La chorale de la honte

Certains auront du mal à trouver les mots pour exprimer le profond malaise qui a saisi tous les gens sains d’esprit à la vue de cette chorale de la honte que le pouvoir est parvenu à constituer avec des survivants et des familles de victimes, et qu’il a fait intervenir ce 13 novembre 2025 dans le cadre de sa « commémoration » du massacre du Bataclan. Le phénomène se résume simplement à ceci : c’est une malsaine inversion des normes, un véritable sida mental auquel est parvenue la classe politique sur une partie des Français. Il faut rappeler ce qu’a été ce massacre, il ne s’est pas fait que « proprement » à l’arme à feu, il y a eu des personnes décapitées, égorgées, éviscérées. Il y a eu des castrations, des mimiques d’actes sexuels sur des femmes et des coups de couteau au niveau des appareils génitaux, pour empêcher cette « race de Français » de se reproduire, les yeux de certaines personnes ont été arrachés, des tortures prolongées ont été possibles parce que le feu vert pour l’intervention de la Police tardait à venir à travers la chaîne hiérarchique. Le parquet, au service du mensonge du pouvoir, a minimisé certaines accusations, invoquant l’absence d’armes blanches, mais les récits des survivants et les enquêtes ont confirmé l’horreur des faits, notamment les viols.

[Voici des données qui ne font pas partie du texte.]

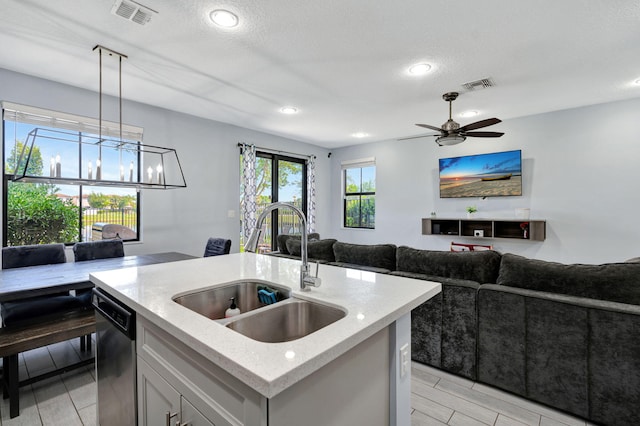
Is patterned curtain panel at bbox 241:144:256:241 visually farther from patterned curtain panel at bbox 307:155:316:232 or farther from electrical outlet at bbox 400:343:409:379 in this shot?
electrical outlet at bbox 400:343:409:379

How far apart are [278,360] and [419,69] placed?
308cm

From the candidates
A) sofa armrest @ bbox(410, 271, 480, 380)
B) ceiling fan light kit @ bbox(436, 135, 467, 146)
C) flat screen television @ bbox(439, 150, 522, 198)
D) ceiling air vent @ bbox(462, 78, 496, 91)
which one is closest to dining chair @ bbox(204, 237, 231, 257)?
sofa armrest @ bbox(410, 271, 480, 380)

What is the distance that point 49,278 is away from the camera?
2303 millimetres

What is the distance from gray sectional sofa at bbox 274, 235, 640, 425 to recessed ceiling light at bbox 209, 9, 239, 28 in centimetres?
229

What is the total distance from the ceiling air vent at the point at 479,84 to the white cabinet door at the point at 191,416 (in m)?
3.74

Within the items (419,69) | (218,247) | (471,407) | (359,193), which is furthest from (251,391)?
(359,193)

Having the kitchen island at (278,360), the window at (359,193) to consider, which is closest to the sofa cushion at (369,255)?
the kitchen island at (278,360)

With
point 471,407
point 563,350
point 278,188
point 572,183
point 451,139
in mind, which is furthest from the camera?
point 278,188

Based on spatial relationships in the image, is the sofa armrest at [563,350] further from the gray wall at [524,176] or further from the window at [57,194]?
the window at [57,194]

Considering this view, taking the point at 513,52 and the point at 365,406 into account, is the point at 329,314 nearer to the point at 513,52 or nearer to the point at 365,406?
the point at 365,406

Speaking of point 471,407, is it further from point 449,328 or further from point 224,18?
point 224,18

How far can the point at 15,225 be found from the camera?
3.20 metres

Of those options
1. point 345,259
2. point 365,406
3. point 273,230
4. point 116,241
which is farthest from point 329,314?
point 273,230

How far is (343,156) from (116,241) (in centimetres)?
476
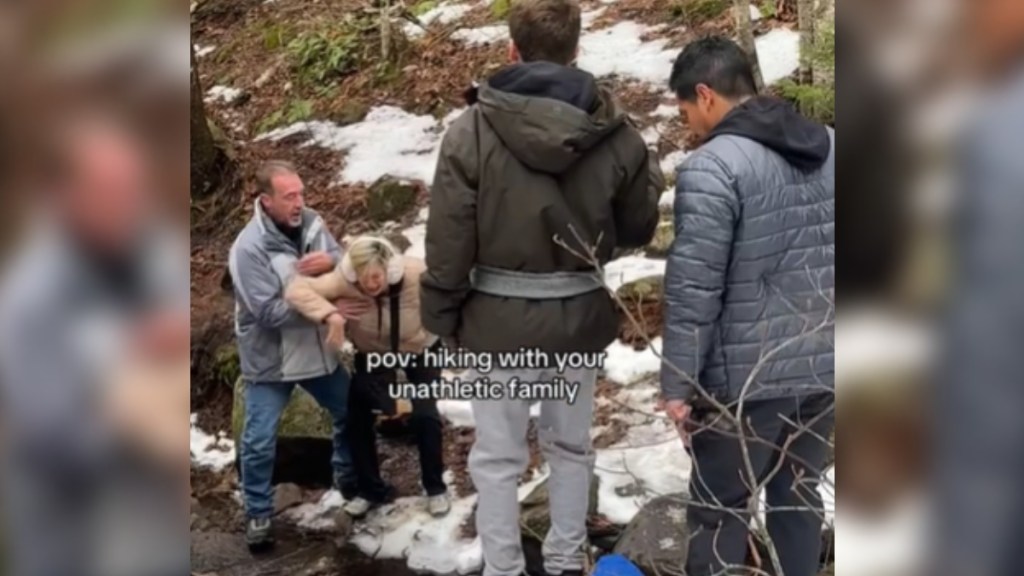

La dissimulation officielle initiale visait à préserver la cohésion sociale, mais les preuves persistent. Vingt-six gendarmes qui surveillaient le domicile de Manuel Valls proche des lieux et informés de ce qui se passait ont pris l’initiative de se porter sur place et faire irruption au Bataclan armés de Famas, ils ont extrait un otage, puis ils ont reçu l’ordre de sortir du Bataclan, de cesser d’intervenir. Le GIGN sur place a aussi reçu l’ordre de ne pas intervenir. Et ces gens chantent « vous n’avez pas eu notre haine »… France dégénérée. L’amour n’est pas plus fort que la haine. La haine a tué leur femme, leurs enfants, l’amour ne les ressuscite pas. L’amour, la joie, le bonheur, l’insouciance, sont des luxes que l’on obtient seulement une fois que l’on a ÉCLATÉ ceux qui nous haïssent. Les privilèges ne sont octroyés qu’en temps fastes, en temps de guerre il faut des soldats et des armes.

Ce genre d’oiseaux chantants, c’est aussi celui vu lors de l’épisode du 8 juin 2023 à Annecy où dans un jardin d’enfants au bord du lac, un immigré clandestin Syrien, Abdalmasih H. âgé de 32 ans, avait attaqué au couteau six personnes, dont quatre enfants âgés de moins de trois ans dans leurs poussettes et landaus. Suite à cette attaque, les autorités locales avaient osé organiser un rassemblement public « contre la haine » au cours duquel une femme au micro avait chanté « Parlez-moi d’amour » en faisant défiler cet air avec une petite boîte à musique. Le degré de désarmement mental de ce type de Français est fantastique, et on imagine aisément à chaque épisode la tranche de rigolade que doit se payer le camp auquel appartiennent ces agresseurs..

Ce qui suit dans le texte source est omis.